Most of us understand there are two types of law: criminal law, which involves the state against individuals, and civil law which rules on disputes between individuals or organisations. But there is also a hybrid category - law enforced by the state which carries no criminal penalties - that is become increasingly common, particularly in commercial and environmental law. It raises important questions about fairness that the Law Commission has recently put out for public comment.
The most obvious question is whether any such category ought to exist, since it extends to offences that could be called "white collar crime". It covers offences that can carry financial penalties as high as $1 million for an individual but never imprisonment or the stain of a criminal record.

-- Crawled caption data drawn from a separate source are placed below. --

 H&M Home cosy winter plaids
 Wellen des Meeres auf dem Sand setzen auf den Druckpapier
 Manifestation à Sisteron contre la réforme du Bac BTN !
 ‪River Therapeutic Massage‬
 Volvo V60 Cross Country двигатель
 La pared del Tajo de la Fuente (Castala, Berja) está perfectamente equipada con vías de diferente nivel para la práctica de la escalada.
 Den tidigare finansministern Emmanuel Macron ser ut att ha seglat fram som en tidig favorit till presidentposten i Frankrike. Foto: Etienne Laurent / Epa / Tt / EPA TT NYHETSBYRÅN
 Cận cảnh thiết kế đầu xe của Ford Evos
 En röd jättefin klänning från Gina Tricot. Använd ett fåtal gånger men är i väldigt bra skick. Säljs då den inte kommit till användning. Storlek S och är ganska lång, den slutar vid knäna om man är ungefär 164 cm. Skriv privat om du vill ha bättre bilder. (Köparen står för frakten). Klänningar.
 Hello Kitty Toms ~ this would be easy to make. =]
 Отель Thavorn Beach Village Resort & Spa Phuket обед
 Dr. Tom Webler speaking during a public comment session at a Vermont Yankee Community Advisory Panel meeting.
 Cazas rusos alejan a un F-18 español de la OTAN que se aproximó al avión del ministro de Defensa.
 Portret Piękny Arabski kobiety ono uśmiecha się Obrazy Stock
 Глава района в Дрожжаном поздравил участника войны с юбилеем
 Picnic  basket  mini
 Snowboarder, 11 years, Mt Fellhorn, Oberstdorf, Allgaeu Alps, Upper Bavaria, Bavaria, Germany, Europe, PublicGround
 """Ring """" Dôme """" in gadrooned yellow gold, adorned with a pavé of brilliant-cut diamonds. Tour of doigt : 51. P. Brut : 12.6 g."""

While that may be a relief to the offender who can find the money, it also means he or she is more easily punished because the offence does not have to be proved to the criminal standard of beyond reasonable doubt. Liability can be established on the civil law standard, the balance of probabilities. Is this fair? Or should the state have to satisfy the criminal standard of proof every time it brings its force to bear on an individual or company?
The commission reports that commercial law enforcers such as the Commerce Commission are increasingly using the non-criminal procedure to deal with offending that involves offences as serious as insider trading, price fixing and even money laundering. Civil pecuniary penalties for these sort of offences first appeared in the Commerce Act 1986 and can now be found in 15 statutes. The Justice Minister has asked the commission to review their benefits, drawbacks and consistency of the penalties and their use.
The Hazardous Substances and New Organisms Act, for example, provides civil pecuniary penalties for breaches of rules governing genetic modification but the older part of the act, regulating hazardous substances, contains criminal offences.
The Commerce Act has produced the vast majority of civil pecuniary penalties. In most of them a company has admitted liability and the sum paid as punishment has been agreed between the company and the Commerce Commission, then approved by the High Court. The highest penalty so far is $12 million, imposed on Telecom NZ last year for restrictive trade practices.
The Securities Commission, by contrast, has been limited to criminal procedures against insider trading.
Legal purists criticise these penalties as criminal sanctions by stealth, since they can attract as much opprobrium as a finding of criminal guilt without the same standard of proof. But the Law Commission's discussion paper argues there is a place for the hybrid. It notes there is already an overlap between the punitive principle of criminal fines and the compensatory purpose of civil damages. Civil courts can order exemplary damages and criminal courts these days can award victims compensation.
The risk in civil pecuniary penalties is the perception that the system is soft on white-collar crime. But as long as fraud remains a criminal offence, punishable by imprisonment, the perception is wrong. Fraud, though, is one of the hardest intentions to prove beyond reasonable doubt. The law needs a category of offences it can punish heavily on the balance of probabilities.
A financial penalty can bring as much public dishonour as a criminal conviction for an offending company or individual, and so it should.